### TASK MATERIAL
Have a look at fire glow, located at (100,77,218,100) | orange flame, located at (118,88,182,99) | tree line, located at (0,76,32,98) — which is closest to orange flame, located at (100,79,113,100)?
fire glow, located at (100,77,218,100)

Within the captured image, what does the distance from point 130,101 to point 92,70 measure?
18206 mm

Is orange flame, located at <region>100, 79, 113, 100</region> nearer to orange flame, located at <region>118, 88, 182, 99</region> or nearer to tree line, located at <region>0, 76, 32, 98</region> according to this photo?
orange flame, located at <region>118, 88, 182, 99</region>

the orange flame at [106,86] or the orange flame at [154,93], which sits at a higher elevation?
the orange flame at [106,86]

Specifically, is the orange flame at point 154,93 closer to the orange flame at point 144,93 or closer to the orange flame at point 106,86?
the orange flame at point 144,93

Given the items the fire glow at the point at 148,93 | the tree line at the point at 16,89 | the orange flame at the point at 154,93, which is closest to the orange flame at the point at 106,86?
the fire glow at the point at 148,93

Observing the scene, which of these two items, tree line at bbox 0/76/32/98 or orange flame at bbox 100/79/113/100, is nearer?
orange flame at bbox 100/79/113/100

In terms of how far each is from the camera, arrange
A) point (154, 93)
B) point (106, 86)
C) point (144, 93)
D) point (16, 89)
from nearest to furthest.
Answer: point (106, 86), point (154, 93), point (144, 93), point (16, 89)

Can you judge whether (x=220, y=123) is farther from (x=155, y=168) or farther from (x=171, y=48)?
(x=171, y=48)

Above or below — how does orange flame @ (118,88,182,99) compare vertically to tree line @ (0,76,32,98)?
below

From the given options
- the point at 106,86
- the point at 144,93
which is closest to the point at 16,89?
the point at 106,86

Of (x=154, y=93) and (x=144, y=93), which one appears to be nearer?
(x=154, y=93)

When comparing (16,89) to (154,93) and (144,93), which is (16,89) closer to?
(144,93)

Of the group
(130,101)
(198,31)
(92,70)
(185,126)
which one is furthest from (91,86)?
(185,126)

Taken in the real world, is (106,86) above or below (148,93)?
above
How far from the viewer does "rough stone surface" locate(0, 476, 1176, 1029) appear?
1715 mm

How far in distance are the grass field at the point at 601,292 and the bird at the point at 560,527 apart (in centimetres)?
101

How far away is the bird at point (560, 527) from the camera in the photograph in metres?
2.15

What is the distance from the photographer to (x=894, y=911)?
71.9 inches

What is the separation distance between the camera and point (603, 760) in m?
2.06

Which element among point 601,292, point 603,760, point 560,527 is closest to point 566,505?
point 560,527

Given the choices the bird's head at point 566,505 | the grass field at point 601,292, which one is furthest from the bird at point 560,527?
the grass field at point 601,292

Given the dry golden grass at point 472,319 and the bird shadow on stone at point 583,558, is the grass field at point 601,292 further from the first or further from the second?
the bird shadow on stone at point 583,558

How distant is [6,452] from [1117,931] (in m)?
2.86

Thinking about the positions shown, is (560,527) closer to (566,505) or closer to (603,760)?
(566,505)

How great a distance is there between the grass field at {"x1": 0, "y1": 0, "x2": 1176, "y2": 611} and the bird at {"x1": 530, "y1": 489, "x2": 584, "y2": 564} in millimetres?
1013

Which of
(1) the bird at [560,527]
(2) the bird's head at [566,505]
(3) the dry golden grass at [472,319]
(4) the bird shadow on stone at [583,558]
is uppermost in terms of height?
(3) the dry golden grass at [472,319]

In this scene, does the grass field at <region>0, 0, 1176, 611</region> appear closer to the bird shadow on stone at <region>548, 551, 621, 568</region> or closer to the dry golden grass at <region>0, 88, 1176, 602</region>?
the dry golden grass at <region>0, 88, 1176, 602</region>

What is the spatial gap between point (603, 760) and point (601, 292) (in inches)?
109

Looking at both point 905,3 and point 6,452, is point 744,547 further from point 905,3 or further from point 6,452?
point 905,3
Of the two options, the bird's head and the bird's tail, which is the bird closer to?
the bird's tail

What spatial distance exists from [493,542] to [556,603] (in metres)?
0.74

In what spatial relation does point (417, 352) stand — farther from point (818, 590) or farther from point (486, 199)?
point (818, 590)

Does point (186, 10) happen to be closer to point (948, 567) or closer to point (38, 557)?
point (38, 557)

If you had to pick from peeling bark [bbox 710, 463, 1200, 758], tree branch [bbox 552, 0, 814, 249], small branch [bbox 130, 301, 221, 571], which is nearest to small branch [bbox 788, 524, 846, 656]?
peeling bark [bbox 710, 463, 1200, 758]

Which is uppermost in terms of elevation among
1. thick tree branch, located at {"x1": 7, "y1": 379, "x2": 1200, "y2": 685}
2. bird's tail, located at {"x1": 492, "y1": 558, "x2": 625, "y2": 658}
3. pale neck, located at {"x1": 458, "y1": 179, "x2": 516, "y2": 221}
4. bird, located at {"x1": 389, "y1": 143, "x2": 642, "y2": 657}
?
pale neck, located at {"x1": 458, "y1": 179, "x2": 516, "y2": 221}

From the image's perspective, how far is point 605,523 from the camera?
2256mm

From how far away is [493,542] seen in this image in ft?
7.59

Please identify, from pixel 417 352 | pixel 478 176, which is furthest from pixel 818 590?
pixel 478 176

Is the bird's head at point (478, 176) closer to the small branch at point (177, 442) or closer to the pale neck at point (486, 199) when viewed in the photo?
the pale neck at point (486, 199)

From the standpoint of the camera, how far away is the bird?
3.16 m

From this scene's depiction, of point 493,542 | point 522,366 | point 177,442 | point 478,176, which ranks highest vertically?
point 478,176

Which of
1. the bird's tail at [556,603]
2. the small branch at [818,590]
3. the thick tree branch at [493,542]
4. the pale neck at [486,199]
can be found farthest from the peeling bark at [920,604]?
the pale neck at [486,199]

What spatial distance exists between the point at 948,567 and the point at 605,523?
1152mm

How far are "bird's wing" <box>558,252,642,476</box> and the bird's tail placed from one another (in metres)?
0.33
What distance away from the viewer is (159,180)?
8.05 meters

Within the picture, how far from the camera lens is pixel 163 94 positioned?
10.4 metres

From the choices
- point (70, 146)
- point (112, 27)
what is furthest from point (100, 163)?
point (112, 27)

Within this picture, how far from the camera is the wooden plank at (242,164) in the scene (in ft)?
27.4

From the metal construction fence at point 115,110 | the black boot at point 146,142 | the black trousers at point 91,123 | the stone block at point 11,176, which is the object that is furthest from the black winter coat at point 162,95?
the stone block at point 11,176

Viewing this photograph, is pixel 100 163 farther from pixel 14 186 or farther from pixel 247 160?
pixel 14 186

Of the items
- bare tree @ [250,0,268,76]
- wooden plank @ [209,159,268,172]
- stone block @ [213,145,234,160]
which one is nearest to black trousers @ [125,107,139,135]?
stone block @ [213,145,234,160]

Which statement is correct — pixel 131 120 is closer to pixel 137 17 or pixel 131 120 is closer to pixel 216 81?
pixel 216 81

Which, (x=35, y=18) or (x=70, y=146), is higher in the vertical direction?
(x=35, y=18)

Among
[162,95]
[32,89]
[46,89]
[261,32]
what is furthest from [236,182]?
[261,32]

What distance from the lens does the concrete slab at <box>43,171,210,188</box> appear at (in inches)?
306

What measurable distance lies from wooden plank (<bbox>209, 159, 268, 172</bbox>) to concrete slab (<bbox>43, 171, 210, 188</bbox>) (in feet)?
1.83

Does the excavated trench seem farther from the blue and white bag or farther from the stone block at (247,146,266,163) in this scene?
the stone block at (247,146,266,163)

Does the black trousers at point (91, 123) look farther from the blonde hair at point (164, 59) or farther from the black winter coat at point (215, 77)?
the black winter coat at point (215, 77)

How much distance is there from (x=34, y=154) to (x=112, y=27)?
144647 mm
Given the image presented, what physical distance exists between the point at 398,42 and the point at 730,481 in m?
######
SET TASK | Write the entries again, exactly as they stand.

IN RESPONSE |
Have a look at fire glow, located at (100,77,218,100) | orange flame, located at (118,88,182,99) | tree line, located at (0,76,32,98) — which is closest to orange flame, located at (100,79,113,100)?
fire glow, located at (100,77,218,100)

Within the captured image, what does the distance from point 130,101 to point 92,70 measure?
18206 mm

Is orange flame, located at <region>100, 79, 113, 100</region> nearer to orange flame, located at <region>118, 88, 182, 99</region> or nearer to tree line, located at <region>0, 76, 32, 98</region> according to this photo?
orange flame, located at <region>118, 88, 182, 99</region>

the orange flame at [106,86] or the orange flame at [154,93], which sits at a higher elevation?
the orange flame at [106,86]

Specifically, is the orange flame at point 154,93 closer to the orange flame at point 144,93 or closer to the orange flame at point 106,86?
the orange flame at point 144,93

Given the items the fire glow at the point at 148,93 | the tree line at the point at 16,89 | the orange flame at the point at 154,93, which is closest to the orange flame at the point at 106,86?
the fire glow at the point at 148,93

Observing the scene, which of these two items, tree line at bbox 0/76/32/98 or orange flame at bbox 100/79/113/100, is nearer?
orange flame at bbox 100/79/113/100

In terms of how far each is from the camera, arrange
A) point (154, 93)
B) point (106, 86)
C) point (144, 93)
D) point (16, 89)
from nearest to furthest.
Answer: point (106, 86), point (154, 93), point (144, 93), point (16, 89)

Can you judge whether (x=220, y=123) is farther from (x=155, y=168) or farther from (x=171, y=48)?
(x=171, y=48)

Above or below — how does orange flame @ (118,88,182,99) compare vertically to tree line @ (0,76,32,98)?
below

From the given options
- the point at 106,86
- the point at 144,93
which is closest to the point at 16,89?
the point at 106,86

Of (x=154, y=93) and (x=144, y=93), which one appears to be nearer?
(x=154, y=93)

When comparing (16,89) to (154,93) and (144,93), which is (16,89) closer to?
(144,93)

Of the group
(130,101)
(198,31)
(92,70)
(185,126)
which one is furthest from (91,86)?
(185,126)

Taken in the real world, is (106,86) above or below (148,93)?
above
How far from the viewer does "rough stone surface" locate(0, 476, 1176, 1029) appear?
1715 mm

How far in distance are the grass field at the point at 601,292 and the bird at the point at 560,527 apart (in centimetres)?
101

How far away is the bird at point (560, 527) from the camera in the photograph in metres?
2.15

What is the distance from the photographer to (x=894, y=911)?
71.9 inches

What is the separation distance between the camera and point (603, 760) in m?
2.06

Which element among point 601,292, point 603,760, point 560,527 is closest to point 566,505?
point 560,527

Given the choices the bird's head at point 566,505 | the grass field at point 601,292, which one is furthest from the bird at point 560,527?
the grass field at point 601,292

Given the dry golden grass at point 472,319 and the bird shadow on stone at point 583,558, is the grass field at point 601,292 further from the first or further from the second?
the bird shadow on stone at point 583,558

How distant is [6,452] from [1117,931] (in m)?
2.86

Thinking about the positions shown, is (560,527) closer to (566,505) or closer to (603,760)?
(566,505)

How great a distance is there between the grass field at {"x1": 0, "y1": 0, "x2": 1176, "y2": 611} and the bird at {"x1": 530, "y1": 489, "x2": 584, "y2": 564} in millimetres?
1013

Which of
(1) the bird at [560,527]
(2) the bird's head at [566,505]
(3) the dry golden grass at [472,319]
(4) the bird shadow on stone at [583,558]
is uppermost in terms of height?
(3) the dry golden grass at [472,319]

In this scene, does the grass field at <region>0, 0, 1176, 611</region> appear closer to the bird shadow on stone at <region>548, 551, 621, 568</region> or closer to the dry golden grass at <region>0, 88, 1176, 602</region>?
the dry golden grass at <region>0, 88, 1176, 602</region>

What is the spatial gap between point (603, 760) and point (601, 292) (in inches)?
109

Looking at both point 905,3 and point 6,452, is point 744,547 further from point 905,3 or further from point 6,452?
point 905,3
Of the two options, the bird's head and the bird's tail, which is the bird closer to?
the bird's tail

What spatial distance exists from [493,542] to [556,603] (in metres)?
0.74

In what spatial relation does point (417, 352) stand — farther from point (818, 590) or farther from point (486, 199)?
point (818, 590)

Does point (186, 10) happen to be closer to point (948, 567) or closer to point (38, 557)?
point (38, 557)

If you had to pick from peeling bark [bbox 710, 463, 1200, 758], tree branch [bbox 552, 0, 814, 249], small branch [bbox 130, 301, 221, 571], which is nearest to small branch [bbox 788, 524, 846, 656]?
peeling bark [bbox 710, 463, 1200, 758]

Which is uppermost in terms of elevation among
1. thick tree branch, located at {"x1": 7, "y1": 379, "x2": 1200, "y2": 685}
2. bird's tail, located at {"x1": 492, "y1": 558, "x2": 625, "y2": 658}
3. pale neck, located at {"x1": 458, "y1": 179, "x2": 516, "y2": 221}
4. bird, located at {"x1": 389, "y1": 143, "x2": 642, "y2": 657}
?
pale neck, located at {"x1": 458, "y1": 179, "x2": 516, "y2": 221}

From the image's perspective, how far is point 605,523 from the camera?
2256mm

From how far away is [493,542] seen in this image in ft?
7.59

Please identify, from pixel 417 352 | pixel 478 176, which is furthest from pixel 818 590?
pixel 478 176

Is the bird's head at point (478, 176) closer to the small branch at point (177, 442) or closer to the pale neck at point (486, 199) when viewed in the photo?
the pale neck at point (486, 199)

From the standpoint of the camera, how far away is the bird?
3.16 m

From this scene's depiction, of point 493,542 | point 522,366 | point 177,442 | point 478,176, which ranks highest vertically?
point 478,176

Which of
1. the bird's tail at [556,603]
2. the small branch at [818,590]
3. the thick tree branch at [493,542]
4. the pale neck at [486,199]
can be found farthest from the peeling bark at [920,604]?
the pale neck at [486,199]

What spatial distance exists between the point at 948,567 and the point at 605,523?
1152mm

How far are "bird's wing" <box>558,252,642,476</box> and the bird's tail placed from one another (in metres)?
0.33
What distance away from the viewer is (159,180)?
8.05 meters

Within the picture, how far from the camera lens is pixel 163 94 positioned?
10.4 metres

From the choices
- point (70, 146)
- point (112, 27)
what is furthest from point (100, 163)?
point (112, 27)

Within this picture, how far from the camera is the wooden plank at (242,164) in the scene (in ft)?
27.4

From the metal construction fence at point 115,110 | the black boot at point 146,142 | the black trousers at point 91,123 | the stone block at point 11,176, which is the object that is furthest from the black winter coat at point 162,95?
the stone block at point 11,176

Viewing this photograph, is pixel 100 163 farther from pixel 14 186 or farther from pixel 247 160?
pixel 14 186

Of the items
- bare tree @ [250,0,268,76]
- wooden plank @ [209,159,268,172]
- stone block @ [213,145,234,160]
which one is nearest to black trousers @ [125,107,139,135]?
stone block @ [213,145,234,160]

Which statement is correct — pixel 131 120 is closer to pixel 137 17 or pixel 131 120 is closer to pixel 216 81?
pixel 216 81

Which, (x=35, y=18) or (x=70, y=146), is higher in the vertical direction?
(x=35, y=18)

Among
[162,95]
[32,89]
[46,89]
[261,32]
what is furthest from [236,182]?
[261,32]

What distance from the lens does the concrete slab at <box>43,171,210,188</box> appear at (in inches)?
306

What measurable distance lies from wooden plank (<bbox>209, 159, 268, 172</bbox>) to concrete slab (<bbox>43, 171, 210, 188</bbox>) (in feet)?
1.83

Does the excavated trench seem farther from the blue and white bag or farther from the stone block at (247,146,266,163) in this scene?
the stone block at (247,146,266,163)

Does the black trousers at point (91, 123) look farther from the blonde hair at point (164, 59) or farther from the black winter coat at point (215, 77)?
the black winter coat at point (215, 77)

How much distance is there from (x=34, y=154) to (x=112, y=27)?
144647 mm
Given the image presented, what physical distance exists between the point at 398,42 and the point at 730,481 in m?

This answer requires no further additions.